The solvency of pension plans is declining in 2014

For the first time in three years the solvency rate of defined benefit pension plans is declining, according to Aon Hewitt. On December 31, the rate was 90.6%, 2.7 points less than the previous year. 2014 started off well…

 

At the beginning of the summer, many observers promised rather healthy pension plans for 2014 in Canada. The stock markets were soaring and the interest rates were rising, to the extent that several pension plans were nearly capitalized. The rest of the year did not follow the same pattern. Experts agree that the decline in long-term interest rates during the second half of the year was astonishing and extremely rare. According to a memo from the Mercer office, "in mid-December they once again approached the lowest levels in the last 60 years, reached previously in mid-2012." This can be explained in part by the monetary stimulus in Europe and Japan during 2014.

 

Weakened pension plans

 

The solvency of defined benefit pension plans* has suffered the effects.

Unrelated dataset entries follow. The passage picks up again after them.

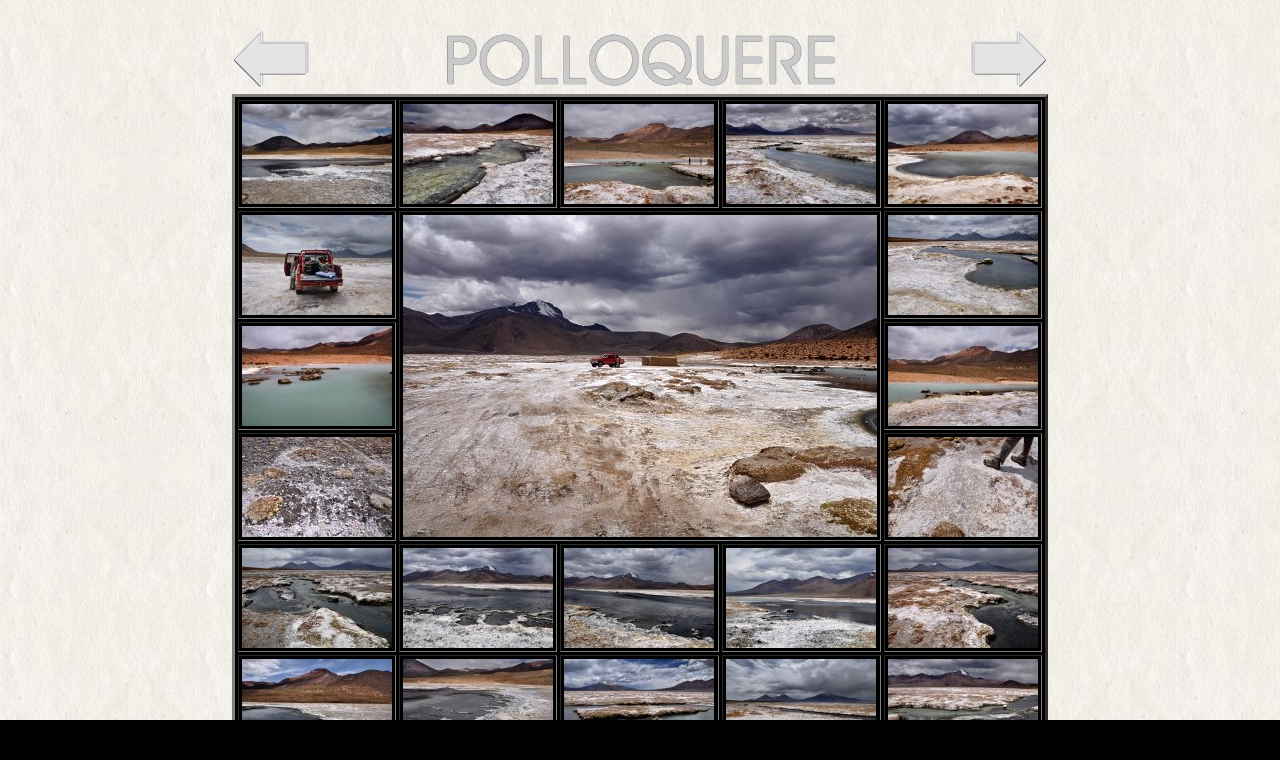

--- FILE ---
content_type: text/html
request_url: https://excusemyenglish.fr/Images/ImagesChili/Surire/InSitu/Polloquere.htm
body_size: 826
content:
<html>

<head>
<title>Polloquere</title>
<META NAME="Description" CONTENT="Pictures of Polloquere - Images de la saline de Polloquere">
<META NAME="Keywords" CONTENT="Polloquere","images","ressources","langues vivantes">
</head>
<CENTER>

<body leftmargin="2" BGCOLOR="BLACK" Background="../../../FondArcachon.jpg" Vlink="black" LINK="black"  ALINK="black">
<BR>
<CENTER>
	<!-------------------------------------------- TITRE---------------------->
<TABLE border=0 cellspacing="4" Cellpadding=0 width=830 >
	<TR><TD WIDTH=90 align=left>
	
	<a href="../../../ImagesAltiplano.htm" target="_top"><IMG SRC ="FlPolloGa.gif" BORDER=0></A>
	<TD>
	<CENTER>
	<IMG SRC ="TitrePolloquere.gif">
	<FONT SIZE=6> <font COLOR=black><FONT FACE="Arial"></CENTER>
	<TD WIDTH=90 ALIGN=right>			
	<a href="../../../ImagesAltiplano.htm" target="_top"><IMG SRC ="FlPolloDr.gif" BORDER=0></A>
</TD></TR></TABLE>

		


<TABLE border=3  cellspacing="3" CellPadding="3" BGCOLOR="BLACK"  >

The value of the plans' liabilities towards their active participants and pensioners rose much faster than the asset growth. On the last day of December, the solvency rate calculated by Aon Hewitt (from a sample of 449 public, semi-private and private defined benefit pension plans) was 90.6%, 2.7 points less than in December 2013.

 

This means that if the promoter of one of these plans were to go bankrupt, the annuity promised to the present or future pensioner would amount to 90.6% of its value, until the end of his/her life. "The implementation of defined benefit plans in Canada in 2014 shows how quickly the landscape of solvency can change in response to the volatility of financial markets," remarks Claude Lockhead, Executive Associate at Aon Hewitt. “The plans that remained exposed to interest rates took a real hit in 2014."

 

Rising amortization payments

 

Another sign of weakness gathered by Aon Hewitt is that only 18.5% of plans examined were more than fully capitalized at the end of the year, compared to 23% in the previous quarter and 26% at the end of 2013. With a weaker solvency level, a number of promoters will have to face much more significant amortization payments in 2015 to counter the deficit of their plan.

 

This deterioration in the health of the pension plans does not bode well, especially since the Canadian Institute of Actuaries is preparing to adopt a new mortality table which takes into account increasing life expectancy; an adoption that would bring about an increase in contributions to pension plans.

 

*Remember that for a defined benefit pension plan, the employer is responsible for the plan's solvency. The company commits to pay retired plan members an income calculated on the basis of  the number of years of service and on a percentage of the salary. It differs from a defined contribution pension plan, for which the employer and the employee both pay contributions on a pre-determined basis, but the annuity amount is calculated according to the rate of return on the pension fund; it is not fixed in advance.